SI 643 Week 1 Refection of reading : Insightful Claims, Weak Strategies

04 Jan

Before I talk about the reading, How People Learn chapter 1&2, I want to introduce myself. My name is Jungwon.  I came from South Korea and studied political science, especially international political economy and East Asian politics before I entered MSI program. Currently, my specialization is LIS and I am working at Clark library as reference assistant. And I want to be a reference/instruction librarian of academic library in the future. Before I enter MSI program, I had some teaching experiences, for example I taught East Asian politics and Korean language to undergraduates. So, I can claim that I have been thinking about how to teach and observing how student learn. Yet, this book provides very insightful information about people’s behavior related learning and teaching.

  For example, while I taught a political science class to undergraduates in U.S., we discussed about the characteristics of two major political systems, presidential political system and parliamentary political system respectively. I wanted to create a class-debate about  pros and cons of two different political systems, but the trial was failed because most students claimed that presidential political system was superior to parliamentary political system. period. At that time, I was in panic I don’t understand my students’ behavior because  that subject was one of popular subjects of political science in graduate level. I had so much fun with my colleagues discussing about the subject. What happened? My pupils were stupid? No!!!! My students might have little knowledge about politics before they enrolled the class, but they were hard-worker and were eager to learn new theories and facts. And that kind of problem (?) or disconnection between students and me never occurred in other class debates except this case. Then, why? My students lived in excellent and successful U.S. presidential political system, so they could not imagine that some cons of presidential systems can deteriorate other countries’ democratization, for example Latin America countries.

  In general, instructors prepare a class assuming that students have no knowledge about the subject. Yes, they may have little knowledge about the subject, but author of How People Learn make me remind that students may have preexisting perception and understanding before they enter the classroom. So, “instructors pay attention to knowledge, skills, and attitudes that learners bring into classroom.” (Bransford, Brown, and Cocking, 2003,p.23) In next step, focusing on  metacognitive strategies that “refer to people’s abilities to predict their performance on various tasks and to monitor their current levels of mastery and understanding” is really important for diminishing the “mile wide, inch deep” problem. In my case, I overcame the failure of class discussion by comparing U.S. and Netherlands which had successful parliamentary system and by explaining why they need to adapt different system. Yet if I could apply more metacognitive method to my teaching strategy, my student could have enjoyed class debate rather than listened my lengthy lecture.

GIVEN DATA:

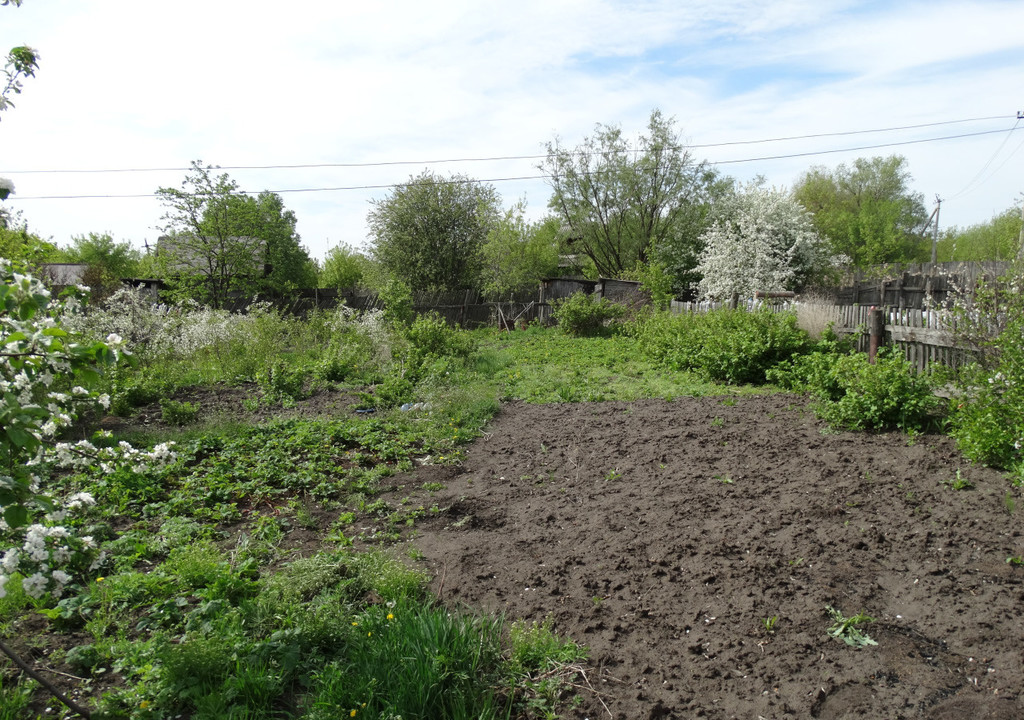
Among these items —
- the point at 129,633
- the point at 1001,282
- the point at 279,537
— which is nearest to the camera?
the point at 129,633

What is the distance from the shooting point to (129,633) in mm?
3131

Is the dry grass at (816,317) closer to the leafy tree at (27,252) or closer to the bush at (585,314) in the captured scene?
the bush at (585,314)

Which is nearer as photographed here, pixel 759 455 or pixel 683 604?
pixel 683 604

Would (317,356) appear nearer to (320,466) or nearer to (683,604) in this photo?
(320,466)

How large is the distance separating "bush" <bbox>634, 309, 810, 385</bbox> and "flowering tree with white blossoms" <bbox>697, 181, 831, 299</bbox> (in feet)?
26.3

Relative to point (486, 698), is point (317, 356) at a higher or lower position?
higher

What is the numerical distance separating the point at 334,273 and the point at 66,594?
2822 cm

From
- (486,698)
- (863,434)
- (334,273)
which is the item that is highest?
(334,273)

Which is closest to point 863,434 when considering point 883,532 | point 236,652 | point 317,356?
point 883,532

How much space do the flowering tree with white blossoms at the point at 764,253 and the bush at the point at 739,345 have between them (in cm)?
803

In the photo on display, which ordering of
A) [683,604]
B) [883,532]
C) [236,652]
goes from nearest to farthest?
[236,652] → [683,604] → [883,532]

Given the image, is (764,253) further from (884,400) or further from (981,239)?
(981,239)

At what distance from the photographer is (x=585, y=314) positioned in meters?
Answer: 16.6

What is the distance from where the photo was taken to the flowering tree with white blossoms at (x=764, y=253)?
18297 mm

EXERCISE TASK: Continue the reflection on How People Learn, picking up right after its last paragraph.

RESULT OF THIS TASK:
     Even though I am fascinated by authors’ main ideas, their arguments and evidences are insufficient to support their ideas. First, even though they claim that teaching strategy of children’s classroom and adult’s class can be same, it may not be same in real. Teachers may need to prepare different strategies for adults not because adults learning is not learner centered, knowledge centered, assessment centered, and community centered, but because the adults in same class may have significantly different knowledge, skills, and attitudes based on their previous experiences.  Second, I am really confused about authors’ classification and definition. Who is “children”? and Who is “adults”? Will Undergraduates be children or adults? What is meaning of “professional development program”? And what are definitions of “novices” and “experts”? Yes, authors provide definition of experts, but it is too vague to identify the characteristics of experts. And it is quite subjective. (And the definition of key concepts need to be addressed before they build arguments. As a result, I wondered the meaning of ‘novice’ and ‘expert’ until I read the last section of chapter 2! ) Finally, related to second, authors make strong claims what’s the difference between novices and experts based on some empirical evidences, yet they do not mention about how they select novice and expert, how many people attend the test and  what on condition the test occurred. If they build their argument based on couple of case studies, then their arguments can be overestimated then we expect.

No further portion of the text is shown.